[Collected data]

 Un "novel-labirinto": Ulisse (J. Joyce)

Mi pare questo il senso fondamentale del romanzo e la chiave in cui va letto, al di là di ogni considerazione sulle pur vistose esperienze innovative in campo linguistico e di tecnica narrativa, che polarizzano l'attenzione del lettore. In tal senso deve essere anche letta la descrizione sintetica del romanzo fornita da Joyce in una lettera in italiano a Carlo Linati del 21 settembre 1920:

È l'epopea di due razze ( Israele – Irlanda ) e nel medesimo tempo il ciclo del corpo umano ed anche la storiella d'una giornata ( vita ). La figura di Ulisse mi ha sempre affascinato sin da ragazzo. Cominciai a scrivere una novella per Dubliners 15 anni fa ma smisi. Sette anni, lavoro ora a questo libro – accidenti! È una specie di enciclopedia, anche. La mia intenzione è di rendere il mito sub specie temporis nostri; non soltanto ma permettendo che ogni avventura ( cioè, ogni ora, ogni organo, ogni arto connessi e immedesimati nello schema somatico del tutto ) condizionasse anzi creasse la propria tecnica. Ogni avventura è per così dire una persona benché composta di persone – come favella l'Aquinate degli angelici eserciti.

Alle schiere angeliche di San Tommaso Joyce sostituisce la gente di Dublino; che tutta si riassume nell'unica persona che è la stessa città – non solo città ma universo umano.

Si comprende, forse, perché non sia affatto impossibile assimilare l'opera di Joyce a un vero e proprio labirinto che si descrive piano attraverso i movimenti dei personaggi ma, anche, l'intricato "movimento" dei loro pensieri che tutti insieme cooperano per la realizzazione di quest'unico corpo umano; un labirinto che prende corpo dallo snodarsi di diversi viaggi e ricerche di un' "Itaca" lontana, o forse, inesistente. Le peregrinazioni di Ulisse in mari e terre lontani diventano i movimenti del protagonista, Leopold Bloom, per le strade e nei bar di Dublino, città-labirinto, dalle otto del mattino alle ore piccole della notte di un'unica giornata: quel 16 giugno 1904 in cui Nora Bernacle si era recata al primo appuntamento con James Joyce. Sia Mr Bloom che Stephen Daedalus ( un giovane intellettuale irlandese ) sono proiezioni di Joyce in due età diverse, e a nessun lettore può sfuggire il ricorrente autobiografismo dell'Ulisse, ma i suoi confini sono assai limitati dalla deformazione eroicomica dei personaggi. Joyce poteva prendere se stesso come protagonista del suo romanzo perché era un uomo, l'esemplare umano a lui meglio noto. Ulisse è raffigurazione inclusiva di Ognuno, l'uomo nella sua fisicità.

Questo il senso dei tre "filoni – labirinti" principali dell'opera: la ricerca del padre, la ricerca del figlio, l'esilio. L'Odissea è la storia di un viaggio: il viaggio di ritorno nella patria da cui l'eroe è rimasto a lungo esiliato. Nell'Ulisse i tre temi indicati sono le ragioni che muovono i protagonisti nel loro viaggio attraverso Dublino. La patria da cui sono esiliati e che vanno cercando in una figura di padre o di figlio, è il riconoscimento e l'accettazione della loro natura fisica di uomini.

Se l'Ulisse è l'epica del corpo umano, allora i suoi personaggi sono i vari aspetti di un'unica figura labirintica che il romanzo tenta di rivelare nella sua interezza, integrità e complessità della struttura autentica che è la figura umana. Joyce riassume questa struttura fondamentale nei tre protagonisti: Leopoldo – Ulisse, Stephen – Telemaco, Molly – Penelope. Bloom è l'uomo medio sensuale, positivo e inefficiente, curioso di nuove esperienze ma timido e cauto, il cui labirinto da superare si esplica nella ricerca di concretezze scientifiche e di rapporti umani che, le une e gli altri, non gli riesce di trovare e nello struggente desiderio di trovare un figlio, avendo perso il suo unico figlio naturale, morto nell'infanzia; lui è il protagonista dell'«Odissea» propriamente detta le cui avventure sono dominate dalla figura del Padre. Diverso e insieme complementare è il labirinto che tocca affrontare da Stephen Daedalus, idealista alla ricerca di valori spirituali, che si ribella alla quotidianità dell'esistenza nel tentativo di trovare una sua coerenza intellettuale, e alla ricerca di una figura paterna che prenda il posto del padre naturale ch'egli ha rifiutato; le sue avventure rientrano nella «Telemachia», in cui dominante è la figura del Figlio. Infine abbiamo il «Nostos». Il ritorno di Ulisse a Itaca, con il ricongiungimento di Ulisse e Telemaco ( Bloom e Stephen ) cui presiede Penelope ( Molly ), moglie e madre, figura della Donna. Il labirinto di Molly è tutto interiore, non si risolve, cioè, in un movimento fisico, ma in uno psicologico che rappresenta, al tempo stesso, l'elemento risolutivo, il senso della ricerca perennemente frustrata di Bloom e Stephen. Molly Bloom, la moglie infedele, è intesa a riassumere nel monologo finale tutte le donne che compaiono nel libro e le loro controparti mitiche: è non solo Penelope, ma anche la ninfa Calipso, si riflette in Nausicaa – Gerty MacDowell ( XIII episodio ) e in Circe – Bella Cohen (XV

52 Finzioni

• _ABOUT THIS EXERCISE_
Which lines above run from the one containing "Alle schiere angeliche" down to the one containing "Questo il senso dei"? Repeat exactly those, both ends included, and nothing else.

• _ANSWER AREA_
Alle schiere angeliche di San Tommaso Joyce sostituisce la gente di Dublino; che tutta si riassume nell'unica persona che è la stessa città – non solo città ma universo umano.

Si comprende, forse, perché non sia affatto impossibile assimilare l'opera di Joyce a un vero e proprio labirinto che si descrive piano attraverso i movimenti dei personaggi ma, anche, l'intricato "movimento" dei loro pensieri che tutti insieme cooperano per la realizzazione di quest'unico corpo umano; un labirinto che prende corpo dallo snodarsi di diversi viaggi e ricerche di un' "Itaca" lontana, o forse, inesistente. Le peregrinazioni di Ulisse in mari e terre lontani diventano i movimenti del protagonista, Leopold Bloom, per le strade e nei bar di Dublino, città-labirinto, dalle otto del mattino alle ore piccole della notte di un'unica giornata: quel 16 giugno 1904 in cui Nora Bernacle si era recata al primo appuntamento con James Joyce. Sia Mr Bloom che Stephen Daedalus ( un giovane intellettuale irlandese ) sono proiezioni di Joyce in due età diverse, e a nessun lettore può sfuggire il ricorrente autobiografismo dell'Ulisse, ma i suoi confini sono assai limitati dalla deformazione eroicomica dei personaggi. Joyce poteva prendere se stesso come protagonista del suo romanzo perché era un uomo, l'esemplare umano a lui meglio noto. Ulisse è raffigurazione inclusiva di Ognuno, l'uomo nella sua fisicità.

Questo il senso dei tre "filoni – labirinti" principali dell'opera: la ricerca del padre, la ricerca del figlio, l'esilio. L'Odissea è la storia di un viaggio: il viaggio di ritorno nella patria da cui l'eroe è rimasto a lungo esiliato. Nell'Ulisse i tre temi indicati sono le ragioni che muovono i protagonisti nel loro viaggio attraverso Dublino. La patria da cui sono esiliati e che vanno cercando in una figura di padre o di figlio, è il riconoscimento e l'accettazione della loro natura fisica di uomini.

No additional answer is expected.